A number of investigations described the typical pattern of neurostructural alterations in different FTLD phenotypes (e.g., Agosta et al., 2015, Agosta et al., 2012, Omer et al., 2017) and reported evidence of subclinical motor pathway damage (e.g., Crespi et al., 2018, McMillan et al., 2016, Omer et al., 2017). However, to our knowledge no studies comprehensively investigated the degree and patterns of motor pathway changes within the FTLD spectrum and its relationship with the presence of clinical and/or subclinical MNDys.

Diffusion tensor imaging (DTI) technique appears particularly suitable to identify subtle neuronal changes due to pathological alterations in major white-matter bundles, including the corticospinal tract (CST), even when clinical signs are too subtle to be detected (e.g., Senda et al., 2011).
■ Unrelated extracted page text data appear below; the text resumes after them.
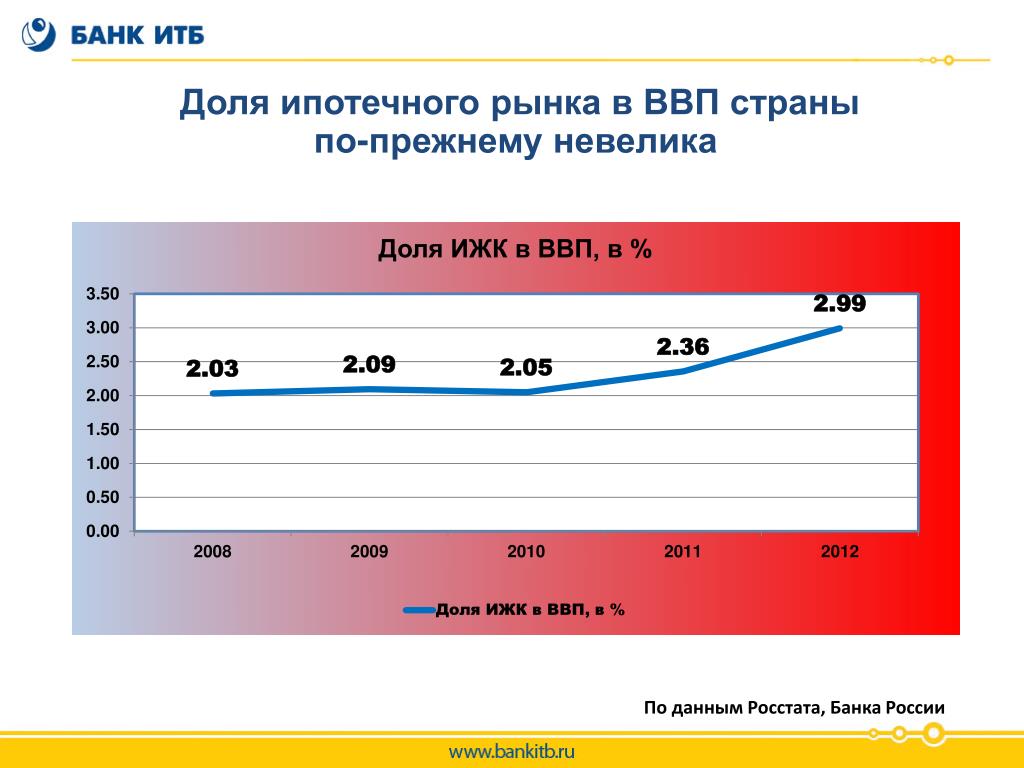 БАНК ИТБ

Доля ипотечного рынка в ВВП страны по-прежнему невелика

Доля ИЖК в ВВП, в %

3.50
3.00
2.50
2.00
1.50
1.00
0.50
0.00

2.03
2.09
2.05
2.36
2.99

2008
2009
2010
2011
2012

Доля ИЖК в ВВП, в %

По данным Росстата, Банка России

www.bankitb.ru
Thus, DTI can be useful in identifying in vivo markers of changes in microstructural integrity in specific clinical populations, included FTLD (see Kassubek et al., 2018a).

On this ground, the aim of the present study is two-fold. First, we provided a detailed characterization of common and distinctive microstructural white-matter alterations occurring in the three main subtypes of FTLD – i.e., bvFTD, PPA and CBS – compared to healthy controls, trying to underlie common and possible distinctive alterations, focusing the attention to the CST pathway. Most importantly, we assessed the association of measures of microstructural integrity derived from DTI – i.e., fractional anisotropy (FA), mean (MD), axial (AD) and radial (RD) diffusivities – with clinical signs of MNDys. In a sub-group of patients, we additionally evaluated association between DTI metrics and neurophysiological (i.e., needle electromyography) signs of MNDys. Concerning this latter aspect, we hypothesized the presence of microstructural white-matter alteration in one or more DTI metrics along the CST even in patients with no clinical signs and, to a lesser extent, no neurophysiological evidence of MNDys.